We could debate whether 42 convictions represents an ‘acceptable’ or ‘unacceptable’ level of electoral fraud, but that would miss the point. The matter is more fundamental. All forms of remote voting, whether postal or electronic, are inherently less secure – particularly when combined with a system of household voter registration highly dependent upon trust. Remote voting also compromises the core principle of ballot secrecy. There can be no guarantee that ballots are cast in secret when ballot papers are distributed to voters’ home addresses, where there is clearly enormous scope for electors to be subject to forms of coercion, bribery or other forms of ‘undue influence’.

These are issues which ‘non-expert’ electors find easy to understand. In June 2004, 33 per cent of those surveyed by the Electoral Commission thought that postal voting was fairly or very unsafe from fraud. Eleven months later, in the wake of five men being convicted for mass postal vote fraud in Birmingham, 46 per cent expressed such concerns.

The notion that electoral modernisation would increase turnout was seriously misguided. At best, turnout has been stabilised by postal voting on demand. In localities where all-postal ballots have been piloted on several occasions, the turnout premium diminished as the novelty of postal voting wore off.

Pilots of electronic voting suggest virtually no positive impact on voting levels — rather it provides regular voters with more options about how to vote. The promise of a quick fix has, unsurprisingly, proved illusory.

Even before the growth of postal voting, British voters expressed the lowest levels of public confidence in elections in any West European country. In 1997, only 57 per cent of those surveyed in Britain expressed full confidence in the fairness of the election result, compared to 73 per cent on Germany and 88 per cent in Denmark.

We have much to learn from our European neighbours. It is no coincidence that levels of public confidence are highest in countries with less income inequality, greater decentralisation, and more proportional electoral systems.

But we also need to revisit the fundamentals of our democratic process, and for that the lessons lie in our own past.

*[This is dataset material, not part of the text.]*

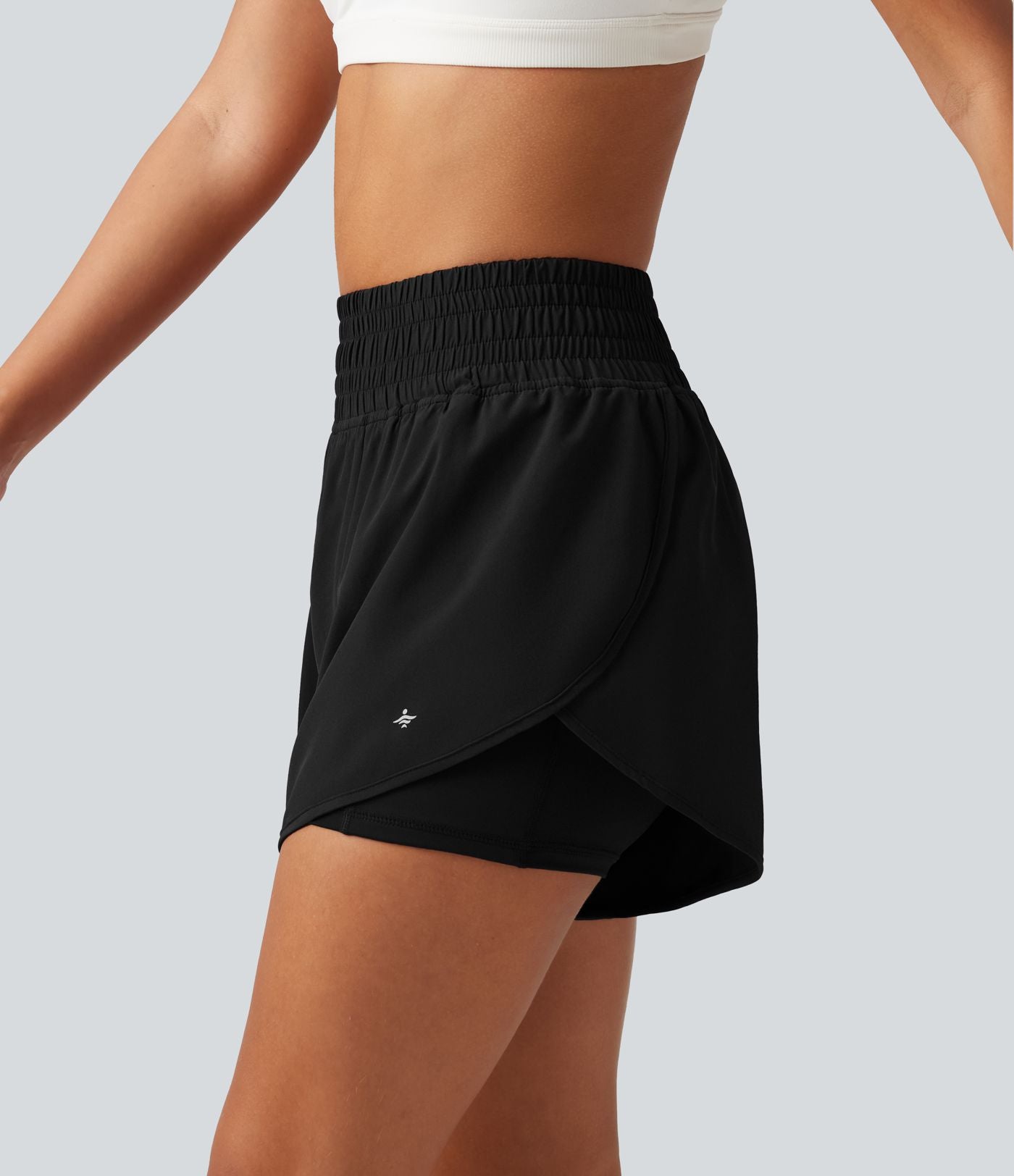 Short de running 2-en-1 Breezeful™ taille haute à ourlet croisé arrondi, séchage rapide, poches, 7,5 cm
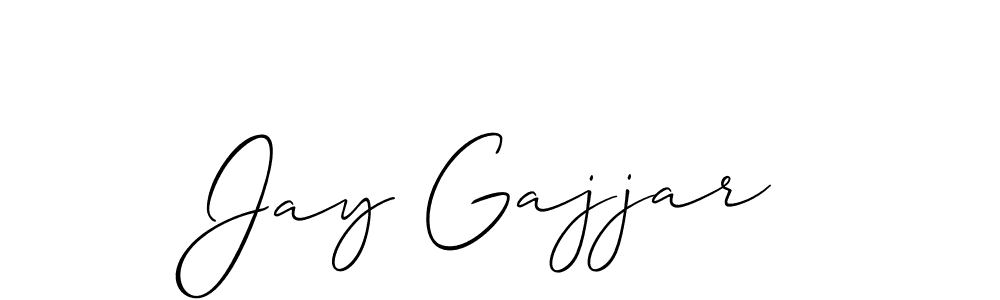 The best way (Allison_Script) to make a short signature is to pick only two or three words in your name. The name Jay Gajjar include a total of six letters. For converting this name. Jay Gajjar signature style 2 images and pictures png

It was pioneering late Victorian legislation, aimed at eradicating widespread corruption and malpractice in parliamentary elections, which set the first international standards for democratic elections.

The Corrupt Practices Act of 1854 outlawed electoral practices such as bribery, treating and intimidation and, as consolidated by the Corrupt and Illegal Practices Act of 1883, placed limits on the election expenditure of candidates. The Ballot Act of 1872 introduced the requirement for a secret ballot, requiring that each elector be provided with a single, numbered, paper ballot at a designated polling station, to be marked by the elector, who was then to placed it in a secure box – all in the presence of a ‘presiding officer’.

So entrenched was electoral malpractice, that it took half a century from the passage of the Ballot Act for law-makers to be confident that it had been eliminated. To the great Victorian reformers, the secret ballot was sacrosanct; the idea that we could show such blatant disregard for it a century later, would surely have horrified them.